Archeologia depredata dalla mafia, operazioni a Catanzaro e Catania: 56 misure e reperti per 17 milioni sequestrati

Il Fatto Quotidiano - Friday, December 12, 2025

Due distinte operazioni delle Direzioni distrettuali antimafia di Catanzaro e Catania hanno svelato un imponente traffico illegale di reperti archeologici nel Mezzogiorno, smantellando due organizzazioni strutturate che saccheggiavano sistematicamente parchi e siti di alto valore storico. A conclusione delle indagini condotte dai carabinieri del Comando Tutela patrimonio culturale, sono stati emessi complessivamente 56 provvedimenti cautelari.
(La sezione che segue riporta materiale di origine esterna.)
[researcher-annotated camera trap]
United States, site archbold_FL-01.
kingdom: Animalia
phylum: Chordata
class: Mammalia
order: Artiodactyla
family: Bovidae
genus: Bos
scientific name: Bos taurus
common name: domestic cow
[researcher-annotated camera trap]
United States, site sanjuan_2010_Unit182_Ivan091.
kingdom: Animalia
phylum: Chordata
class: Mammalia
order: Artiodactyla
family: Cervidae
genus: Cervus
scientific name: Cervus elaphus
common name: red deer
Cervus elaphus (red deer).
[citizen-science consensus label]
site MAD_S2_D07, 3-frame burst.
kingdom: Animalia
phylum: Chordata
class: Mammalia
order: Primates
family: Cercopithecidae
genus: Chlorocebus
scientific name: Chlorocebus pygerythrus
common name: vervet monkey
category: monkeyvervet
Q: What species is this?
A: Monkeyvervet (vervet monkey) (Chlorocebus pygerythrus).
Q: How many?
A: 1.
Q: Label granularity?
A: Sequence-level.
In Calabria le misure sono undici – due in carcere e nove ai domiciliari – mentre in Sicilia sono state quarantacinque: nove in carcere, quattordici ai domiciliari, diciassette obblighi di dimora, quattro obblighi di presentazione alla polizia giudiziaria (due dei quali notificati all’estero) e una sospensione dall’esercizio d’impresa per il titolare di una casa d’aste coinvolta nel traffico. Proprio in Sicilia è stato eseguito il sequestro più ingente: migliaia di reperti per un valore stimato di 17 milioni di euro.

Calabria: scavi clandestini e l’ombra della ’ndrangheta Arena

L’inchiesta catanzarese, coordinata dalla Dda e condotta dal Nucleo Tpc di Cosenza, è partita dalla scoperta di numerosi scavi clandestini in aree archeologiche protette. Gli investigatori hanno ricostruito un flusso illecito di reperti provenienti dai parchi nazionali di Scolacium, dell’antica Kaulon e di Capo Colonna. Per sfruttare economicamente il mercato illegale, secondo la procura, la cosca Arena di Isola Capo Rizzuto avrebbe arruolato dall’esterno appassionati ed esperti del settore, capaci di operare in contesti specialistici normalmente inaccessibili all’organizzazione mafiosa.

A tutti gli indagati calabresi è stata contestata l’aggravante mafiosa. “Gli indagati sono accusati di associazione per delinquere aggravata dal metodo mafioso perché avrebbero trafugato beni per metterli a disposizione della cosca Arena”, ha spiegato il procuratore di Catanzaro, Salvatore Curcio. Il capitano Giacomo Geloso, comandante del Nucleo Tpc di Cosenza, ha sottolineato come “dopo droga e armi, il commercio clandestino di reperti archeologici sia uno dei business più appetibili per la criminalità organizzata”.

Sicilia: associazioni specializzate tra Catania e Siracusa

L’indagine parallela sviluppata in Sicilia dal Nucleo Tpc di Palermo, coordinata dalla Dda di Catania, ha ricostruito l’attività di più gruppi organizzati operanti nelle province di Catania e Siracusa. Le bande, secondo l’accusa, eseguivano scavi in aree riconosciute di rilevanza archeologica dalla normativa regionale e nazionale, per poi immettere i reperti nel mercato clandestino.

Tra il materiale sequestrato vi sono monete in bronzo e oro, alcune considerate rare o uniche, oltre a centinaia di reperti fittili: crateri integri a figure nere e rosse, fibule protostoriche, anelli in bronzo, pesi, rudimentali monete con globetti ponderali, fibbie, punte di freccia e askos buccheroidi. L’ingente valore del materiale ha indotto il procuratore di Catania, Francesco Curcio, a osservare che “con quello che si è sequestrato si potrebbe aprire uno dei più importanti musei archeologici in Italia”. A sintetizzare la portata dell’inchiesta è il procuratore aggiunto Giancarlo Novelli: “L’indagine permette di comprendere la pervasività della criminalità organizzata, che arriva a sottrarre anche le ricchezze sotterrate di questa regione”.